From where the school sat high on a hill (it was sometimes called Carroll Hill School), students could watch as nearby Texas 114, completed in 1932 along a roadbed purchased from a bankrupt railroad, was built by men using mules and graders. In 1934, along 114 and not far from the school, Bonnie and Clyde gunned down two Texas State Troopers. A few miles to the northeast sits Lonesome Dove Baptist Church, established in 1846. (The name Lonesome Dove was, as you probably know, made famous worldwide by author Larry McMurtry.) During WWII, troop convoys would move along 114, and the children would stand outside Carroll School and wave.

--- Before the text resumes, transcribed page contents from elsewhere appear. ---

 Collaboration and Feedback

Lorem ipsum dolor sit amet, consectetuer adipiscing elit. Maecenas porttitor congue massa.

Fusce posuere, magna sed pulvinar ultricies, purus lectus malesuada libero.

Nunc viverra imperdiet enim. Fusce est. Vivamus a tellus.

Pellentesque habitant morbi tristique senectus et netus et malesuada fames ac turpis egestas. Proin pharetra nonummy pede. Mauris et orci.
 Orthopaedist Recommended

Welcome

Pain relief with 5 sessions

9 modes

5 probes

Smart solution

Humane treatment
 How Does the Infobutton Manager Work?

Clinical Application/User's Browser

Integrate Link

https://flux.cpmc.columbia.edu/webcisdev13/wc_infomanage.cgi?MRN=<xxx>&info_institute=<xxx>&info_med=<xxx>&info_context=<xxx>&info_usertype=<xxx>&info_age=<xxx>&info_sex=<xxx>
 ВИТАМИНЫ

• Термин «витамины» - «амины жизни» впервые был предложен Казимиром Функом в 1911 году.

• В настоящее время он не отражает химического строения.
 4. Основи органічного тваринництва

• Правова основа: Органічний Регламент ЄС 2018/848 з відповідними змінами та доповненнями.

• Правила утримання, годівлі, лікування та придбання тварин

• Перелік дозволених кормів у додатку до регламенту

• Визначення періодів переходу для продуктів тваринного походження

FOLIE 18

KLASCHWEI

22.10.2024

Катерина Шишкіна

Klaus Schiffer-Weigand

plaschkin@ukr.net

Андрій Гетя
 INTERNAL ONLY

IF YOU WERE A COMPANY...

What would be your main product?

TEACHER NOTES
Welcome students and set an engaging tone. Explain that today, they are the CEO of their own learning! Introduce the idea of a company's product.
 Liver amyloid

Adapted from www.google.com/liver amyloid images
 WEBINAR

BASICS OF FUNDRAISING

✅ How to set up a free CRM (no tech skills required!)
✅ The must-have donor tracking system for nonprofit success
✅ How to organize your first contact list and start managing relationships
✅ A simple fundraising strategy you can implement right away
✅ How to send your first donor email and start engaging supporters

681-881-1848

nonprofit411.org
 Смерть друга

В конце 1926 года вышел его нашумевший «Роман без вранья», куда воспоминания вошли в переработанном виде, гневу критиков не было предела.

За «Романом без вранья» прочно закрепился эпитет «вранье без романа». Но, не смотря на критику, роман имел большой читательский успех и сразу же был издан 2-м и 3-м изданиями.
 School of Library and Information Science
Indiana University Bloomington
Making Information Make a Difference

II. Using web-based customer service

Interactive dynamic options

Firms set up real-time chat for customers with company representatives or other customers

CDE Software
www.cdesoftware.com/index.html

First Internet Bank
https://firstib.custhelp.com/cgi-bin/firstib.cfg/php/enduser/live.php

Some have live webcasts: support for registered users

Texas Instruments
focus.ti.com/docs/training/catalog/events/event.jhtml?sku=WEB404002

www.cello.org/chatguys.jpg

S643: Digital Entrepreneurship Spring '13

Carroll School remained an elementary school into the 1960s. After the growing district built an elementary school in the late 1960s, the old school did duty as a warehouse, art studio and bus transportation office. It was closed in 2001. It still houses maintenance-department supplies and late-20th-century desks, chairs and supplies that have outlasted their usefulness.

Today, Carroll School sits adjacent to a five-building former intermediate- and high-school campus now used as a temporary DPS facility (while a new building is going up) and for offices of Carroll ISD special services. The high school, the district’s first, was constructed in the early 1960s. Other buildings in the group were built in the 1970s.

Adjacent to the Carroll School is something that many people might also have a passion for preserving: the first football field of the state champion Carroll Dragons. : )

For years, a forest of trees stood behind the school. Today, fenced pastures, a tin-roofed barn and groves of trees behind the school give it a rural flavor, but across the street a large office complex has just gone up, and a mega church has purchased a large parcel of land to the south. The school sits several hundred feet back from Carroll Avenue.

 

MAINTENANCE, RECOMMENDATIONS

No maintenance records can be found, and no one remembers any ever existing. Jack D. Johnson, who came to the district in 1957 as the principal and then superintenent, said he hired local men to do repairs as needed. An oral history tells of the children bringing rakes and such to clean the schoolyard the first day of school in the early 1920s. The principal is remembered as the one in charge of maintenance.

Mr. Johnson told of repointing as part of the maintenance done to the building after he arrived in 1957; surely it had been done before that as well. The repointing the Mr. Johnson directed was done by locals using locally available materials. It’s hard to see what color and texture it is because of the paint.  In one obvious place near the front door, school maintenance workers tried to blast the paint off.  The work was stopped when it became obvious that the mortar was coming out, too.  In a few places, the mortar has been replaced with cement.

Cement and other inappropriate repairs are destructive to old brick and the building overall.

The roof was last replaced in 1991, and it is said to leak in at least one place. Missing mortar and the two vertical seams where the additions join the original school also present opportunities for water to enter the school. Termites are also a threat to the building.

I have talked with Dr. Faltys, Derek Citty, Chauncey Willingham and School Board President Erin Shoupp, and all have been helpful. They and other school and community leaders have expressed an interest in preserving Carroll School. Preservation grants, tax credits for fixing up a historic building for commercial purposes, private donations and some public money could be used to preserve the school for its educational and tourism value (as a rare example of an old county school).

The school district will be selling the property, perhaps within a year or two.

Since fall 2008, I have recommended that a preservation specialist assess the building and advise how to "mothball" it (according to the Secretary of the Interior's guidelines). At the least, I recommend that the most-important repairs be made so that the building will remain structurally sound and usable into the future.